Still, it’s what made me realize there were certain foods I had to stop eating, such as chocolate lava cakes (when I went cold turkey on; I could have cried), and waffles early in the morning. I also had to stop eating pasta and pizza early in the day; sniff!

These days, since my diet is better as far as calories are considered, I can get away with the occasional pizza or pasta for lunch, but I don’t eat a lot of it, just in case. Other people can get tired from eating lunch, but they can probably weather the effects better than diabetics can.

4. Depression can be worse for diabetics

I meet a lot of diabetics who are going through depression (I also have a page on Facebook for type 2 diabetes). I’ve been amazed at how many of them never knew that diabetic depression was a thing. I’ve gone through it in the past, and I’m glad to say I rarely have this issue anymore.

Depression is probably one of the few visibly symptomatic issues that diabetics exhibit, yet because they don’t know about it they’re generally powerless to do something about it. If someone is predisposed to bouts of depression to begin with, uncontrolled glucose readings will enhance the feelings. Diabetes can double the risk of depression, which then makes it hard to manage your numbers because you find it hard to care about.

This one is more prevalent if diabetics are having long term problems with controlling their numbers. If they’re having a bad day or two, they’re probably not going to experience depression related to diabetes. However, if it’s long term it could be diabetes related, which is when it’s time to seek assistance. Medication can help, as can therapy, but the best way to overcome this is to see if you can figure out how to get control of your glucose readings.

5. It’s better to be positive towards people with diabetes than trying to shame them

If most people think about it, most of the time only children can be shamed into behaving better. When it comes to taking care of oneself, no matter the affliction, trying to find ways of shaming someone into taking care of themselves rarely brings positive results.

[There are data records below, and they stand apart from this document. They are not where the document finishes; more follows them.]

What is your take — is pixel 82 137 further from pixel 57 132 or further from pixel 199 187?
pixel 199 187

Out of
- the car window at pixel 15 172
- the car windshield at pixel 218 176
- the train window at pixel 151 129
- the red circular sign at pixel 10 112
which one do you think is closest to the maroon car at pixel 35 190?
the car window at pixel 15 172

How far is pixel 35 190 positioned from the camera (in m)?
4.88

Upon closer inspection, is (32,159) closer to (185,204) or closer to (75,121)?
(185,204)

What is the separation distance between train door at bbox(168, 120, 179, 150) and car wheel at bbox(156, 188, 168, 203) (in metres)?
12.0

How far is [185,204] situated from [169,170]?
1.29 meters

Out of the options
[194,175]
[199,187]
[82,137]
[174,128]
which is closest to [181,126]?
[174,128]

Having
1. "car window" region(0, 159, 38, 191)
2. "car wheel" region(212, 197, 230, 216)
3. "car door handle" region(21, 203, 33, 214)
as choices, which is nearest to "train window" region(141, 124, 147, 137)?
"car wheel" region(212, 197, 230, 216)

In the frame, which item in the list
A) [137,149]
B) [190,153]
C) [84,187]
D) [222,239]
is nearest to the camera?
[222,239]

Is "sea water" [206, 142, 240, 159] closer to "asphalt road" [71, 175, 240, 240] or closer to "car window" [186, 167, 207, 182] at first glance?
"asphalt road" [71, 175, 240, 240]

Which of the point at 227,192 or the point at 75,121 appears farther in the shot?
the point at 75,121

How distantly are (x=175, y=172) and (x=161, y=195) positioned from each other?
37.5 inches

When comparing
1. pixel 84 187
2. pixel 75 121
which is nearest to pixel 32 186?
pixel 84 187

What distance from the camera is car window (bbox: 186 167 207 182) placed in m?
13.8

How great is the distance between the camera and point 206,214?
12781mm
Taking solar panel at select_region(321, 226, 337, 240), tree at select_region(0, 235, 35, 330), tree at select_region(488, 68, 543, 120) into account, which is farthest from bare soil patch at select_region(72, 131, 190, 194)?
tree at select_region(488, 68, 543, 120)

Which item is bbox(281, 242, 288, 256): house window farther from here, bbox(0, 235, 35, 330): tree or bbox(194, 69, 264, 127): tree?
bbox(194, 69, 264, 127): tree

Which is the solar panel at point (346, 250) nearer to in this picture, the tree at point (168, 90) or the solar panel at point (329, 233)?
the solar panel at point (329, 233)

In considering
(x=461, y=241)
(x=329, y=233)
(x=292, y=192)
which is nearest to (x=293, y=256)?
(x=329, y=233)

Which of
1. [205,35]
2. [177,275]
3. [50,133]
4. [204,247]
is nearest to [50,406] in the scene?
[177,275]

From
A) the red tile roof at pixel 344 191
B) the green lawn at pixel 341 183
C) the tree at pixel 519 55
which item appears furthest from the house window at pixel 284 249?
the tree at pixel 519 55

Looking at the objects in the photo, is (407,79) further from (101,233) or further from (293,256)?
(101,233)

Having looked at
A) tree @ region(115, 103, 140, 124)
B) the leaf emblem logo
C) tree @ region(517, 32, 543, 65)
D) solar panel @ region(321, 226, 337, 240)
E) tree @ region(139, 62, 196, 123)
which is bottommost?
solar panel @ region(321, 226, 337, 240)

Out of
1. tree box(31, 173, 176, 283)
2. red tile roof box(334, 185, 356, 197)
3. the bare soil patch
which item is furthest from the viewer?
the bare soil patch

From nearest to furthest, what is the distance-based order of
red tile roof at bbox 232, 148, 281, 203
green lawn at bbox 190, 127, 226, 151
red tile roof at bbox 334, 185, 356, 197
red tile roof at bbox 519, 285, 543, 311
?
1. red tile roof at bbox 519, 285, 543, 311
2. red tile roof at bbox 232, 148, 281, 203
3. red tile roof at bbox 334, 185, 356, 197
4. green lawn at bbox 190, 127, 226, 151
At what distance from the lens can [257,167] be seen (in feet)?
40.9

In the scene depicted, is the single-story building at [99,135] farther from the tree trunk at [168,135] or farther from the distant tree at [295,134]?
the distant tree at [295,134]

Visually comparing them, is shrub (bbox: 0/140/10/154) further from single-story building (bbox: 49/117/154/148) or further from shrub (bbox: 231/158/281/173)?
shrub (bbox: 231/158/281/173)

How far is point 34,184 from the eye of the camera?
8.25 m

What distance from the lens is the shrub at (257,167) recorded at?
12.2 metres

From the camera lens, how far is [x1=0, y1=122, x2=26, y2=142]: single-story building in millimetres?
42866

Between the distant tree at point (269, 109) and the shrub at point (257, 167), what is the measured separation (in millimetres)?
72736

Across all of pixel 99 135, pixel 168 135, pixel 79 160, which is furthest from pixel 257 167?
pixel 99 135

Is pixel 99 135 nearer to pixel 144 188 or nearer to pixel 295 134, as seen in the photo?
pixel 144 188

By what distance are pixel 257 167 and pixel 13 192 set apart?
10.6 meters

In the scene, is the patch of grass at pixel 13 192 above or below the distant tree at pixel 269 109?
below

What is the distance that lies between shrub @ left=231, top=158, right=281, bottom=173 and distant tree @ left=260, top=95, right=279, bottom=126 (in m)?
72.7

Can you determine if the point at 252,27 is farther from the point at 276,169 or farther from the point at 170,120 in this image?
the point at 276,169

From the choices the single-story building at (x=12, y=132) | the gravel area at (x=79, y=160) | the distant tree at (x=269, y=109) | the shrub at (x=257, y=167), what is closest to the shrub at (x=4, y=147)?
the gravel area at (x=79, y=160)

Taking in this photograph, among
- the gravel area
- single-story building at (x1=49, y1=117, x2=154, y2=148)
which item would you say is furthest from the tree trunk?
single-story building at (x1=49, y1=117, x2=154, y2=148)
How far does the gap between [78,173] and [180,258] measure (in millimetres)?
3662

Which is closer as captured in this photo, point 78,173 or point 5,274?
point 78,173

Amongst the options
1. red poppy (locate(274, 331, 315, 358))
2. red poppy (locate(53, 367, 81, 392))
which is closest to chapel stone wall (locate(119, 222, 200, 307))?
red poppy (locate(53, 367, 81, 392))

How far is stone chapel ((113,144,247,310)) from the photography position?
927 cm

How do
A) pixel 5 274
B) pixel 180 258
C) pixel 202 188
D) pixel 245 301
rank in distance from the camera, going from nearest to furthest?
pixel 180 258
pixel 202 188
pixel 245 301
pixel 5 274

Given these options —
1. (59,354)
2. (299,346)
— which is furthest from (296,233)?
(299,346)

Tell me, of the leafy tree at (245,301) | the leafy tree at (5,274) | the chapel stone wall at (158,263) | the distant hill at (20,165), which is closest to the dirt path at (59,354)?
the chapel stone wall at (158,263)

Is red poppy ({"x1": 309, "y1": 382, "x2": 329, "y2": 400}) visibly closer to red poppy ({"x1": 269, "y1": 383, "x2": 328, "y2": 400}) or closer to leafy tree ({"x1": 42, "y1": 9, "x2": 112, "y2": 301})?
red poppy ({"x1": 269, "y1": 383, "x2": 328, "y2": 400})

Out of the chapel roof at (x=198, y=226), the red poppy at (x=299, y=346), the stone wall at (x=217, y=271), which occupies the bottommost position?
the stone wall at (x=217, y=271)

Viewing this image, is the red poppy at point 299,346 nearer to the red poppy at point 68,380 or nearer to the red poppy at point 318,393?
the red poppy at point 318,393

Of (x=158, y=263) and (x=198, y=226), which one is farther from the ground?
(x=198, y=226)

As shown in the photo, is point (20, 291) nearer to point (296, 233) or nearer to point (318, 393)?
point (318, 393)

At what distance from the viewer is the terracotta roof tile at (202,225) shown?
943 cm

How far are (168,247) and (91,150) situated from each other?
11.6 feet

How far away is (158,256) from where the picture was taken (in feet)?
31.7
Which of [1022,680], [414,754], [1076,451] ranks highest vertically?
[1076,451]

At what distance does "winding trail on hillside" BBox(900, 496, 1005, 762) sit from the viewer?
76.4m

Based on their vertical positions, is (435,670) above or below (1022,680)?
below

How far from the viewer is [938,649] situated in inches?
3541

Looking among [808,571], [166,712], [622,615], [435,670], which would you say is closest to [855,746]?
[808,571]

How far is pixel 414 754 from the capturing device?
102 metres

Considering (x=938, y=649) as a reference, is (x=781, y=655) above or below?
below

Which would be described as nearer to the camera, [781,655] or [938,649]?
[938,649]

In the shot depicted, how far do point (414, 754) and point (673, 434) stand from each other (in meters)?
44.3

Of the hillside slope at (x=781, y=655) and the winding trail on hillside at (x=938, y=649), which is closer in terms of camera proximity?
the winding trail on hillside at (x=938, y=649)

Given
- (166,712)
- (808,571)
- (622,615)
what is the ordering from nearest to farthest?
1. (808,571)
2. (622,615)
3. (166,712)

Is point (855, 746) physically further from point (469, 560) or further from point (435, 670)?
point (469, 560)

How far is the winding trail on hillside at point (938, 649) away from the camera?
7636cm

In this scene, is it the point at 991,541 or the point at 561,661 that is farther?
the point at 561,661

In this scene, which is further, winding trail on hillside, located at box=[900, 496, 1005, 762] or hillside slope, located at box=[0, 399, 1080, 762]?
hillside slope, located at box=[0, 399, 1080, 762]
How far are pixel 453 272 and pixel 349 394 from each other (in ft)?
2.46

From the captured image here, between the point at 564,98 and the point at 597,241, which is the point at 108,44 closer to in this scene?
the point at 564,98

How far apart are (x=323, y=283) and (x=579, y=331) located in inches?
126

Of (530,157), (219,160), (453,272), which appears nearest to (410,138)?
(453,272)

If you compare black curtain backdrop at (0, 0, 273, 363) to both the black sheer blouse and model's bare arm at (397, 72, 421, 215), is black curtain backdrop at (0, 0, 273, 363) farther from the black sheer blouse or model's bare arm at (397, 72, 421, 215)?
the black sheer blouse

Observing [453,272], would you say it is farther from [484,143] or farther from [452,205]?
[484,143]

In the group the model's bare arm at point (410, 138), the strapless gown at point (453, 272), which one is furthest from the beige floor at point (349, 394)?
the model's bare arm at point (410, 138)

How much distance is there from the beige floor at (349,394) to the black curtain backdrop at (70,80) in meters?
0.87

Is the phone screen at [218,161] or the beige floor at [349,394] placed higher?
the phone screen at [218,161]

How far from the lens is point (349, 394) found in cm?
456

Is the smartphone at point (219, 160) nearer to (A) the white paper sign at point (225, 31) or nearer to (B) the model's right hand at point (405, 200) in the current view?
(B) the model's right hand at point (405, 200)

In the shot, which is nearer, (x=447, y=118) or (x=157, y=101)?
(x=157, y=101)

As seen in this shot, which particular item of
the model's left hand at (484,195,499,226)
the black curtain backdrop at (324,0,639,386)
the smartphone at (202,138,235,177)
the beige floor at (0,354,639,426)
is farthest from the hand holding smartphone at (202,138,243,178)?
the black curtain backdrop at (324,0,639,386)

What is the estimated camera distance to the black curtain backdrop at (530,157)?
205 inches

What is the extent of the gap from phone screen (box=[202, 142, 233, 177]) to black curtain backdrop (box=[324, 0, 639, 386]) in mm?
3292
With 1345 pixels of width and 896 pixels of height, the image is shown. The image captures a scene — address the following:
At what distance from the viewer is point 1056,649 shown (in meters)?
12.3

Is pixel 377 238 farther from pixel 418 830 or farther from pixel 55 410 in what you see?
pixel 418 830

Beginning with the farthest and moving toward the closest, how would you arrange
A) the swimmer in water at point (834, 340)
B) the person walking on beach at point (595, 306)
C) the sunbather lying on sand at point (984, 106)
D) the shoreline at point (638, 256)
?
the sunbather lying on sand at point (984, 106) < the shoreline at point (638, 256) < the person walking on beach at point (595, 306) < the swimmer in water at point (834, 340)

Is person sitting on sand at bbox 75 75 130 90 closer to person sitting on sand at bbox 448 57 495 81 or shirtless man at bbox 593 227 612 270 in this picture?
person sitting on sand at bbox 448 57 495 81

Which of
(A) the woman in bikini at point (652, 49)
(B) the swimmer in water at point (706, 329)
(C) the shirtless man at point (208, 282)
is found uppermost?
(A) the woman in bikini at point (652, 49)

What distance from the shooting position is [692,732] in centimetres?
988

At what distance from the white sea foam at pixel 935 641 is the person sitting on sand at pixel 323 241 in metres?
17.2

Please, PLEASE, stop asking diabetics if they can “eat that”. Don’t try telling diabetics what they should or shouldn’t eat unless they ask or unless you’re a trained dietician… heck, even if you’re a trained dietician, and even if you work for a diabetes clinic, you might not know what you’re talking about (once again, personal experience with this one, although my issue at that time wasn’t regarding diabetes, though I was diabetic; long story).

Stop trying to get diabetics to only eat low fat or low sugar foods. Believe it or not, a lot of that stuff is worse for us (many of our systems can’t process sugar alcohols and eliminating fat from our diets doesn’t help if it’s good fat).

Encouragement works best; support works best. If you’re diabetic and you can offer information, that’s a good thing. If you’re not, stop trying. You can share something you read, but otherwise you’re not helping… unless you’re the one keeping candy around in case someone you know starts crashing.

There are a lot of things diabetics need to know to help them get control of their glucose levels. There’s a lot of bad things that can happen. They’ll hear about those from their doctors (or from articles like this one). Read this, then share it with them. It’ll be a good start to better communications and, possibly, a healthier life for all.